Industry observers believe that Rosemary Farms is getting cholesterol reductions by feeding chickens an assortment of grains or other nonmeat foods. The company’s variety is also lower in sodium than regular eggs, but the difference in terms of an adult’s daily diet is negligible.

Avoiding Growth Enhancers

Further, May says the farm, founded in 1925, is not using antibiotics or hormones, substances administered to food-producing animals as growth enhancers in the past.

The Rosemary Farms eggs, sold at some Hughes Markets stores in Southern California, are priced about 30% higher than regular eggs. The cost differential, about 60 cents more a dozen, is a result of the additional feed ingredient costs, May says.

A third of the company’s 300,000 chickens are on the special formula and sales of the eggs now are about 15,000 a week--far short of capacity.

“We are still working on getting the cholesterol level even lower and are not going to stop here,” May said.

Advertisement

Another variety of low-cholesterol egg is also likely to enter retail channels in the coming months. But this strain is an invention of a Japanese firm, Mitsubishi, and is being promoted as lowering the cholesterol levels in humans who regularly consume the eggs.

Mixed Reaction

These advances are getting a mixed reaction in the medical community.

“Dietary cholesterol has been overblown because it is such a small contributor to cholesterol in the bloodstream,” said Barbara Schneeman, a Ph. D and UC Davis nutrition professor. “What you eat and what shows up in the blood are not equivalent. Many people confuse that fact. . . . It’s not a straight shot.”

Schneeman says that the real dietary evil is fat and that cholesterol forms only a fraction of all the fats present in foods.

David Kritchevsky, a Ph. D and associate director of the Wistar Institute in Philadelphia, agreed.

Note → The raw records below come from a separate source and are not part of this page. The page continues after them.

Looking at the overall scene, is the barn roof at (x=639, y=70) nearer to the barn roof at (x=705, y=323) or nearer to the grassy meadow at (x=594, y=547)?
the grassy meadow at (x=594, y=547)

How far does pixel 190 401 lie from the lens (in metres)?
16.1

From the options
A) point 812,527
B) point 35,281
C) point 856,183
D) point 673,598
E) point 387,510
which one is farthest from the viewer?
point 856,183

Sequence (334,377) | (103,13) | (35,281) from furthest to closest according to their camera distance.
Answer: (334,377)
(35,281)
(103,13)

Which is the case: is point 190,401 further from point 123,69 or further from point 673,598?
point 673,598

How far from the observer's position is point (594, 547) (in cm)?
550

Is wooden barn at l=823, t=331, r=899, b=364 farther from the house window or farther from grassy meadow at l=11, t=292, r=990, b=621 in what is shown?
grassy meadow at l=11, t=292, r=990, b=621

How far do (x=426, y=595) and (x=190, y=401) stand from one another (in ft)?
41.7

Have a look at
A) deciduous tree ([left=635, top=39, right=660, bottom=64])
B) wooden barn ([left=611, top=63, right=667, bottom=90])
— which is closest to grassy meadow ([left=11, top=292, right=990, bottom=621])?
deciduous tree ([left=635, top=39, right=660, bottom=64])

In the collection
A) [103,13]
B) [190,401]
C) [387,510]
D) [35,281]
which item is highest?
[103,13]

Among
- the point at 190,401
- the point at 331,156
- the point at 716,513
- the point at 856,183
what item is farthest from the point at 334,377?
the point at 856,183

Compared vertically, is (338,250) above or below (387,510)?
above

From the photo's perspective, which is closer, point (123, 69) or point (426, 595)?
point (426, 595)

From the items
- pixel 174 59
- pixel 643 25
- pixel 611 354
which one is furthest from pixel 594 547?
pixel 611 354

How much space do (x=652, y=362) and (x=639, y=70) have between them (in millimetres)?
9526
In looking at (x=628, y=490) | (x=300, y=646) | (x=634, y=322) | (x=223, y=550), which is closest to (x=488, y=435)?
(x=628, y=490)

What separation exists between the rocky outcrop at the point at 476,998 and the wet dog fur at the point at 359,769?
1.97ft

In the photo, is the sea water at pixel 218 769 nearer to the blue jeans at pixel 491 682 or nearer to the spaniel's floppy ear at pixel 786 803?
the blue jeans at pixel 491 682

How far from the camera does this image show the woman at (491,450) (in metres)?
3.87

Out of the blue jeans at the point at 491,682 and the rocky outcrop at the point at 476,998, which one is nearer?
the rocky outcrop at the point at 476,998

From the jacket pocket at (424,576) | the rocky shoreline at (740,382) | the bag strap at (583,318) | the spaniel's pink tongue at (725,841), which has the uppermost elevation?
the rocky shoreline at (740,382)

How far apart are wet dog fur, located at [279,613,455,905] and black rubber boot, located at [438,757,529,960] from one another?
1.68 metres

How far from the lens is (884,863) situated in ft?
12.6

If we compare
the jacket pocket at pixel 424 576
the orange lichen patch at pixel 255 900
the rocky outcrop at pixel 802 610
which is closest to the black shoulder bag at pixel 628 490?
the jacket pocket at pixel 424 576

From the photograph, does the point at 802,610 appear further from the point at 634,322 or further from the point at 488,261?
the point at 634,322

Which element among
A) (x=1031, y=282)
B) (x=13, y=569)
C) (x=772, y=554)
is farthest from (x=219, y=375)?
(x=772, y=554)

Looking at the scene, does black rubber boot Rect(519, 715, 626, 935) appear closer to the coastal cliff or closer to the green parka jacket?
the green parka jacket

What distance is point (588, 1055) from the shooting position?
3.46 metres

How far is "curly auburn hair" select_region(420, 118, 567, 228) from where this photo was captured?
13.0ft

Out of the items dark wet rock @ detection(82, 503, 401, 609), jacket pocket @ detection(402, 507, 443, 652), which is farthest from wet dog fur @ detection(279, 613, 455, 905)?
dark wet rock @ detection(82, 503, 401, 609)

“The thing that raises blood cholesterol more is saturated fat,” he said. “The advent of a low-cholesterol egg that is safe to eat would be interesting if that particular egg acts like (a regular) egg in terms of available protein.”

Eggs, Kritchevsky noted, are a good source of protein.

Contributions Questioned

The reduced-cholesterol egg’s contributions were also questioned by a consumer advocacy group.

Advertisement

“It’s a marketing gimmick,” said Rod Leonard, executive director of the Community Nutrition Institute in Washington. “For people who have no cholesterol problems, it doesn’t really matter which egg they eat. And for people that do have a problem, well, they will still have to be careful . . . because 125 milligrams of cholesterol is still high for a single serving.”

Nevertheless, Kritchevsky said that the reduced-cholesterol egg may have importance even if it’s only psychological.

“It would be significant in the sense that we are being told to eat less cholesterol and then this is a good way to do that. If,” he says, “it still tastes like an egg.”

May said private and public tests have shown that, in terms of taste, the Rosemary variety is identical to regular eggs.